> [Texte fourni]
Quelques jeunes peintres allemands, qui s’étaient rencontrés à Vienne, partirent vivre à Rome pour retrouver un contact direct avec les artistes de la Renaissance. Franz Pforr (1788-1812), Johann Friedrich Overbeck (1789-1869), Peter Cornelius (1783-1867), Julius Schnorr von Carolsfeld (1794-1872) formèrent la Lukasbund (confrérie de Saint-Luc), qui vivait dans le travail et la prière. Goethe les nomma « nazaréens » dans une lettre polémique où il critiquait la profonde religiosité de leur œuvre. Leur style se caractérise par la rigueur du dessin et l’extrême précision de la touche. Ils donnèrent un nouvel élan à la peinture monumentale : tous travaillèrent à la décoration de la villa Massimo, y peignant à fresque des épisodes de Dante, de l’Arioste et du Tasse, traités avec une sobriété qui en fait la réussite.

L’inspiration littéraire, très sensible chez les peintres allemands de l’époque romantique, non seulement leur fournit une matière à la transposition plastique, mais oriente la forme de leur création dans une direction très moderne, qui laisse pressentir l’abstraction.


France

La brutalité des transformations que subit la société française explique que des courants très variés s’y soient succédé. Avant la Révolution, la mode est à la sensibilité. Mieux que Greuze*, qui recourt trop facilement à l’anecdote, Fragonard*, par la vivacité de sa palette, une touche fougueuse et tourbillonnante, se fait, à la fin de sa carrière, l’écho des aspirations passionnées de ses contemporains. Les tempêtes, les ciels zébrés d’éclairs, les vagues menaçantes des marines de Joseph Vernet* mettent l’horreur au service d’un sublime un peu mélodramatique. Chez Hubert Robert*, le sentiment de la nature est plus porté vers la mélancolie des ruines, le sens de la fuite du temps.

> [Consigne]
Pour chacune des affirmations 1., 2. et 3., indiquez si elle concorde avec le texte fourni sur la peinture romantique. Répondez par oui ou non et citez les mots décisifs du texte.
1. Goethe a donné aux membres de la confrérie de Saint-Luc le nom de « nazaréens ».
2. Les peintres de la confrérie de Saint-Luc s’étaient rencontrés à Rome.
3. Le style des nazaréens se caractérise par une touche fougueuse et tourbillonnante.
Appuyez-vous uniquement sur le texte fourni.

> [Matériel présenté]
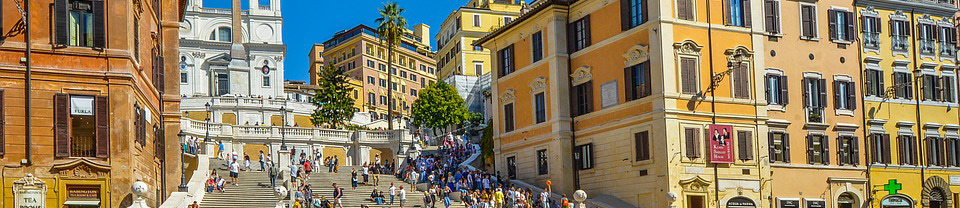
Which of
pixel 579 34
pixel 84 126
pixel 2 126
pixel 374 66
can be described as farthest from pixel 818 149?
pixel 374 66

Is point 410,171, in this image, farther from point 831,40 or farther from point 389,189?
point 831,40

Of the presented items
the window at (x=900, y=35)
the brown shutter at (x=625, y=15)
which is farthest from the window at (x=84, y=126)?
the window at (x=900, y=35)

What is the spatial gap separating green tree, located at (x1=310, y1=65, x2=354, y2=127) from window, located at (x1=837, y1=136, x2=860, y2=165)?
46.7 m

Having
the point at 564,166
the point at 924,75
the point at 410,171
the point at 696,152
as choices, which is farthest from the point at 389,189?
the point at 924,75

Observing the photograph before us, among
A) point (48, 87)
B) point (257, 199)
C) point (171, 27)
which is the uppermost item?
point (171, 27)

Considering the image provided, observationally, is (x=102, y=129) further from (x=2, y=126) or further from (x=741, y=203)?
(x=741, y=203)

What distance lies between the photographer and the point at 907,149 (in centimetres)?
5497

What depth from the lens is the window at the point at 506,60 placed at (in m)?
58.9

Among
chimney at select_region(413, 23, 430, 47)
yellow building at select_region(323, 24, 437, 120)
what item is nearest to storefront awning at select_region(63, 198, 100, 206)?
yellow building at select_region(323, 24, 437, 120)

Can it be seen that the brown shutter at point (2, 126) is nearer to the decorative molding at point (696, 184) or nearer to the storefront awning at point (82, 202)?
the storefront awning at point (82, 202)

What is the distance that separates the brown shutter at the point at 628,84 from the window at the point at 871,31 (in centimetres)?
1154

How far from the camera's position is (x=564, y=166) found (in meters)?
53.7

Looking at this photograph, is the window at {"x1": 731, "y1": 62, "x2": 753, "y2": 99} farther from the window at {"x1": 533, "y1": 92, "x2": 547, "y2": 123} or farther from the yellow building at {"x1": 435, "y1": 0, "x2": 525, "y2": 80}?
the yellow building at {"x1": 435, "y1": 0, "x2": 525, "y2": 80}

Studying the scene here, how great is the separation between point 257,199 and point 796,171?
71.8ft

> [Solution]
1. Oui : « Goethe les nomma « nazaréens » dans une lettre polémique ».
2. Non : « qui s’étaient rencontrés à Vienne ».
3. Non : « Leur style se caractérise par la rigueur du dessin et l’extrême précision de la touche ».